** Task goal **
The response should be an exact transcription of the data below, free of images.

** Provided data **
╔══

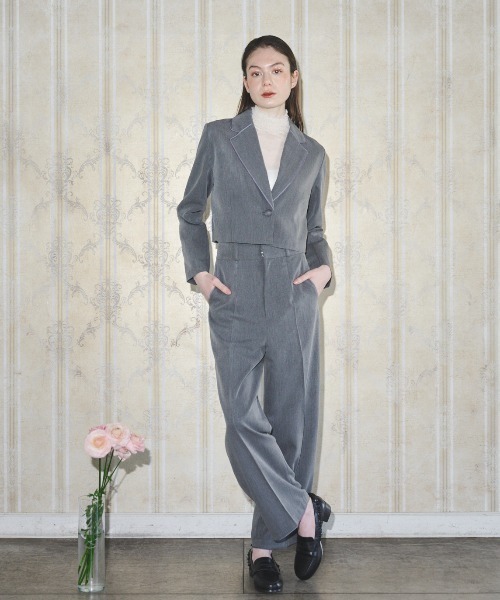 MIRO AMURETTE（ミロアミュレット）の「grise long pants/ストレートパンツ（スラックス・レディース・グレー・SMALL/MEDIUM）」の5枚目の写真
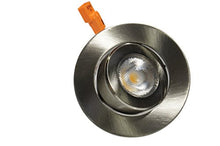 Load image into Gallery viewer, NICOR Lighting 2-Inch Dimmable 3000K LED Gimbal Downlight for NICOR 2-Inch Recessed Housings, Nickel (DLG2-10-120-3K-NK)
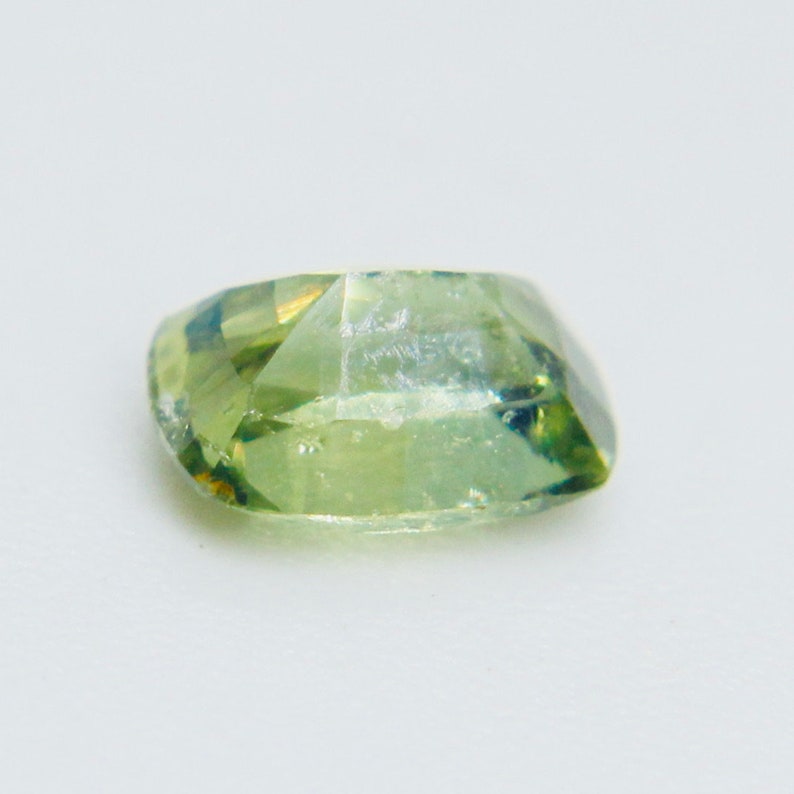 Cushion Cut Loose Gemstones 6.12x4.52 mm Engagement Rings 0.81 Carat Jewellery Loose Sapphire Natural Green Sapphire
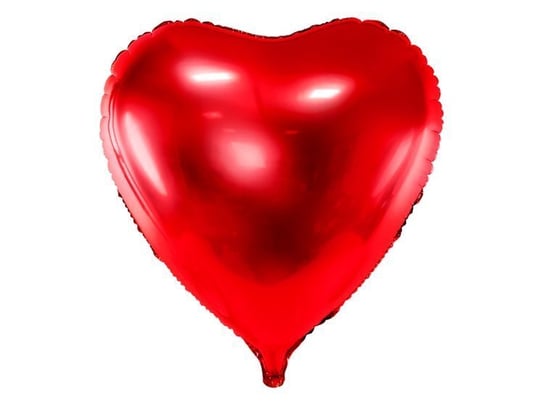 Balon foliowy, serce, czerwony, 72x73 cm Party Deco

╚══

** Solution to this problem **
 MIRO AMURETTE（ミロアミュレット）の「grise long pants/ストレートパンツ（スラックス・レディース・グレー・SMALL/MEDIUM）」の5枚目の写真
 Load image into Gallery viewer, NICOR Lighting 2-Inch Dimmable 3000K LED Gimbal Downlight for NICOR 2-Inch Recessed Housings, Nickel (DLG2-10-120-3K-NK)
 Cushion Cut Loose Gemstones 6.12x4.52 mm Engagement Rings 0.81 Carat Jewellery Loose Sapphire Natural Green Sapphire
 Balon foliowy, serce, czerwony, 72x73 cm Party Deco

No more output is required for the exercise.